# TEXT UNDER STUDY
--*--

Around 8 p.m. EST Tuesday, millions of North American BlackBerry users found themselves unable to send or receive mobile emails on their BlackBerry devices. Lack of service or spotty service continued well into Wednesday morning. Once service was fully restored, most users were greeted by backlogged emails that had been on hold throughout the blackout.
Several mobility experts and BlackBerry users complained Wednesday that RIM did nothing to notify them of the outage. As of Friday morning, both the RIM and BlackBerry Web sites had no mention of the outage.
It was still unclear how many of BlackBerry's 8 million worldwide users were affected, but BlackBerry has roughly 5 million users in the U.S. alone.
In a Web poll conducted Wednesday morning by ProfitLine, a telecom expense management firm, 80% of responding enterprise IT and telecom professionals said the BlackBerry outage caused disruption to operations. In addition, 44.5% reported a moderate or substantial impact to enterprise productivity. A smaller number, 18.2%, reported that the outage had no impact.
In a statement, ProfitLine's vice president of mobility strategies said, "These numbers show the critical role that wireless devices play in corporate America. Wireless communication has gone from a travel convenience to a mission-critical communications tool."
RIM added that it was able to definitively rule out security and capacity issues as root causes of the BlackBerry outage. RIM also found that the blackout was not caused by any hardware failure or core software infrastructure.

--*--

# SUPPLIED INFORMATION
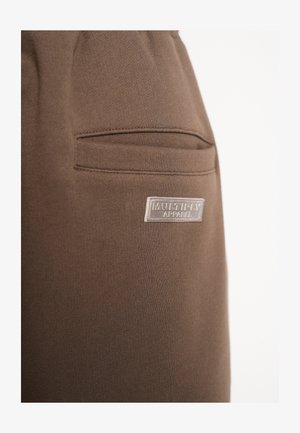 Braune Baumwoll-Jogginghose mit einer Seitentasche und einem reflektierenden gummiartigen Etikett mit der Aufschrift "MULTI-PAY APPAREL". Glatte Textur, taillierter Schnitt.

--*--

# COMPLETE THE FOLLOWING
1) How would you say this sentence from the BlackBerry outage article in Spanish: "RIM also found that the blackout was not caused by any hardware failure or core software infrastructure."
2) Which percentages does the BlackBerry outage article report?
3) Can you extend the BlackBerry outage article past its final sentence?
The listing comes from a different source than the BlackBerry outage article.

# ANSWERS BELOW
1) RIM también determinó que el apagón no fue causado por ninguna falla de hardware ni por la infraestructura central de software.

2) 80%, 44.5%, 18.2%

3)
According to RIM's statement, the new system routine that caused the outage produced an "unexpected impact and triggered a compounding series of interaction errors between the system's operational database and cache. After isolating the resulting database problem and unsuccessfully attempting to correct it, RIM began its failover process to a back-up system."
Further delays in restoring service and processing the message queue were caused by RIM's failover process not working correctly, despite repeated testing.
RIM's statement concludes: "RIM apologizes to customers for inconvenience resulting from the service interruption. RIM's root cause analysis and system enhancement process with respect to this incident is ongoing and RIM has already identified certain aspects of its testing, monitoring and recovery process that will be enhanced as a result of the incident and in order to prevent recurrence."